**KETENTUAN LATIHAN**:
- A) Menurut hadits dalam kutipan tentang niat, siapa manusia pertama yang diadili pada hari kiamat?
- B) Teruskan kutipan tentang niat dan hadits tiga orang itu mulai setelah kalimat terakhirnya.

**KUTIPAN SUMBER**:
════════

Jika ini berkaitan dengan niat, maka kita perlu untuk selalu meluruskan niat.
Ketika seseorang ingin membuat kebaikan, kita harus mengetahui apakah niat kita terganggu dengan tujuan lain.
Ada 3 orang yang Allah nyalakan api neraka kepadanya, yaitu yang disebutkan oleh Hadits berikut ini.
Dari Abi Hurairah Radhiyallahu ‘anhu, ia berkata, aku mendengar Rasulullah ﷺ bersabda:
“Sesungguhnya manusia pertama yang diadili pada hari kiamat adalah orang yang mati syahid di jalan Allah. Dia didatangkan dan diperlihatkan kepadanya kenikmatan-kenikmatan (yang diberikan di dunia), lalu ia pun mengenalinya. Allah bertanya kepadanya: ‘Amal apakah yang engkau lakukan dengan nikmat-nikmat itu?’ Ia menjawab: ‘Aku berperang semata-mata karena Engkau sehingga aku mati syahid.’ Allah berfirman: ‘Engkau dusta! Engkau berperang supaya dikatakan seorang yang gagah berani. Memang demikianlah yang telah dikatakan (tentang dirimu).’ Kemudian diperintahkan (malaikat) agar menyeret orang itu atas mukanya (tertelungkup), lalu dilemparkan ke dalam neraka.

════════

**BAHAN**:
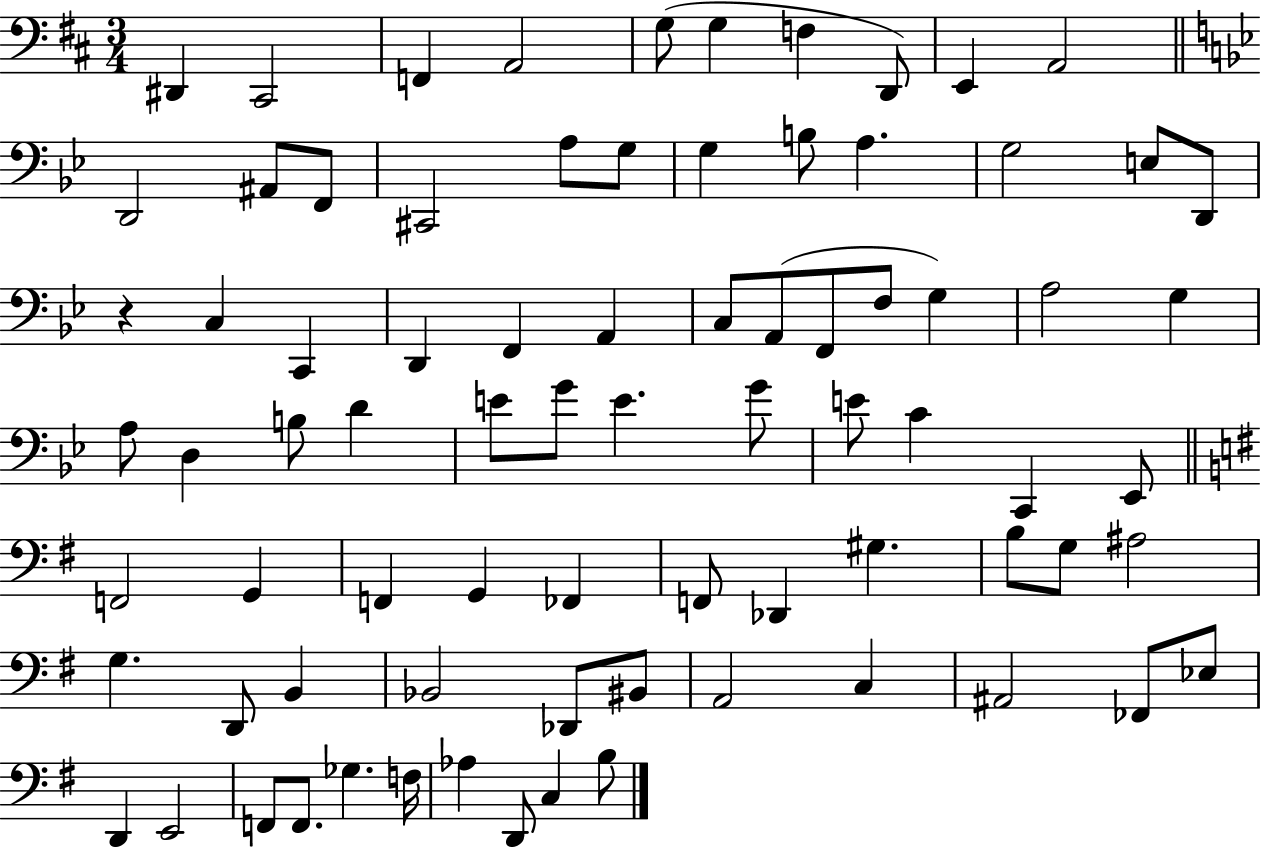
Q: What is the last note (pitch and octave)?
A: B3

════════

**JAWABAN TIAP TUGAS**:
- A) Orang yang mati syahid di jalan Allah.

- B)
Berikutnya orang (yang diadili) adalah seorang yang menuntut ilmu dan mengajarkannya serta membaca Alquran. Ia didatangkan dan diperlihatkan kepadanya kenikmatan-kenikmatannya, maka ia pun mengakuinya. Kemudian Allah menanyakannya: ‘Amal apakah yang telah engkau lakukan dengan kenikmatan-kenikmatan itu?’ Ia menjawab: ‘Aku menuntut ilmu dan mengajarkannya, serta aku membaca alquran hanyalah karena engkau.’ Allah berkata: ‘Engkau dusta! Engkau menuntut ilmu agar dikatakan seorang ‘alim (yang berilmu) dan engkau membaca alquran supaya dikatakan (sebagai) seorang qari’ (pembaca alquran yang baik). Memang begitulah yang dikatakan (tentang dirimu).’ Kemudian diperintahkan (malaikat) agar menyeret atas mukanya dan melemparkannya ke dalam neraka.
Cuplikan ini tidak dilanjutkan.